Die Sire Tele ist eine sehr interessante Gitarre mit vielen Stärken und ein paar leider größeren Schwächen. Hier mein Eindruck:
Positiv:
- Der Hals ist sehr gut. Die Rückseite fühlt sich toll an. Die runderen Griffbrettkanten sind auch ein schönes Detail. Die Bundhöhe ist gut gewählt - Jumbo aber auch nicht übertrieben.
- Der Hals/Korpus Übergang ist gut gelöst. Nicht irgendwie super modern flach und rund aber soweit vom klassischen Fender "Block" entfernt, dass es kaum jemand stören wird.
- Zwar ist die Optik des lackierten Griffbrettes gewöhnungsbedürftig, was die Haptik angeht, gefällt mir das aber sehr gut. Geröstetes Ahorn kann etwas sticky sein, wenn man bei Bendings in Kontakt mit dem Griffbrett kommt. Das ist besonders bei billigeren Marken wie z.B. HB festzustellen.

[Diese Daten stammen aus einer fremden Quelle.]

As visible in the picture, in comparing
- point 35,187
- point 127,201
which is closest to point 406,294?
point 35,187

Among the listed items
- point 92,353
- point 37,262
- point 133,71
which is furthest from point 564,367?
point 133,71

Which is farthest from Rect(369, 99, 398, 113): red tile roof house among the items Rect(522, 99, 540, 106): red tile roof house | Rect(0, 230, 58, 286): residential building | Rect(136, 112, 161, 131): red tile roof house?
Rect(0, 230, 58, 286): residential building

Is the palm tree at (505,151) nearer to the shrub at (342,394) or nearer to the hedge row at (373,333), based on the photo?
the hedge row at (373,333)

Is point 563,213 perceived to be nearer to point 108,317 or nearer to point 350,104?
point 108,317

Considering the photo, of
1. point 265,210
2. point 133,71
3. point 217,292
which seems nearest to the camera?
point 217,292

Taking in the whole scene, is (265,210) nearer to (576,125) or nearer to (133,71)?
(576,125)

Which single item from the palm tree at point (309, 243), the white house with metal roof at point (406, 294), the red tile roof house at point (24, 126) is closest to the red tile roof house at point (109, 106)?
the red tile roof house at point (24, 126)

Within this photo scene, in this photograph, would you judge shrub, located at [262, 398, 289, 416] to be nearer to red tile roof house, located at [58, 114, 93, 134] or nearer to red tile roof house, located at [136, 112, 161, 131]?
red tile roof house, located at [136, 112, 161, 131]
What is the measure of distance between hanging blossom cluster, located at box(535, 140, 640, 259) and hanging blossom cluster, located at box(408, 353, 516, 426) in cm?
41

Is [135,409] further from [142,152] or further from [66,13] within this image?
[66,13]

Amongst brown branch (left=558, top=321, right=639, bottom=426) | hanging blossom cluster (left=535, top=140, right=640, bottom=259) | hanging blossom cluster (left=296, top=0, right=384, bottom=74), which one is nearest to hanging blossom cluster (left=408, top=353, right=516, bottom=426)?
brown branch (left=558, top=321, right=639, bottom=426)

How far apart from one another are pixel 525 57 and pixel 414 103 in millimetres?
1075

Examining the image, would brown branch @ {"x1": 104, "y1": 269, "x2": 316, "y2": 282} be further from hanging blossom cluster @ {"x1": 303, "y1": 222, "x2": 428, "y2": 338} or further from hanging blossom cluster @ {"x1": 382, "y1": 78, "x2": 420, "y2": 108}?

- Gestaggerte Locking Tuner, die die String Trees unnötig machen sind toll!
- Die Bundabrichtung ist gut - keine Deadspots. Allerdings wären richtig niedrige Saitenlagen dann doch erst nach Pleken oder Gitarrenbauer-Besuch möglich. Und dann ist da die Absenkung der Bünde zum Griffbrettrand hin... siehe unten.
- Die Brücke ist toll für die Preisklasse. Auf die beiden Seiten des Ashtrays hätte ich verzichten können, aber da scheiden sich die Geister. Die kompensierten Messing-Sättel elimieren schon mal eins der größten Probleme mit Teles generell. Allerdings neigt die gewählte Variante zum Verrutschen der Saite auf dem Sattel. Etwas mit Rillen wäre vielleicht noch besser. Dafür bietet die Brücke die Möglichkeit die Saiten zu toploaden, d.h. nicht durch den Body zu führen, sondern nur durch den Steg einzufädeln. Das ist TOP!
- Die Tonabnehmer sind mit Einschränkungen ziemlich brauchbar - kein Grund sie direkt austauschen zu müssen. Wer richtig hohe Ansprüche hat, wird das aber wohl doch in Erwägung ziehen. Das Hauptproblem scheint dabei der Stegtonabnehmer zu sein.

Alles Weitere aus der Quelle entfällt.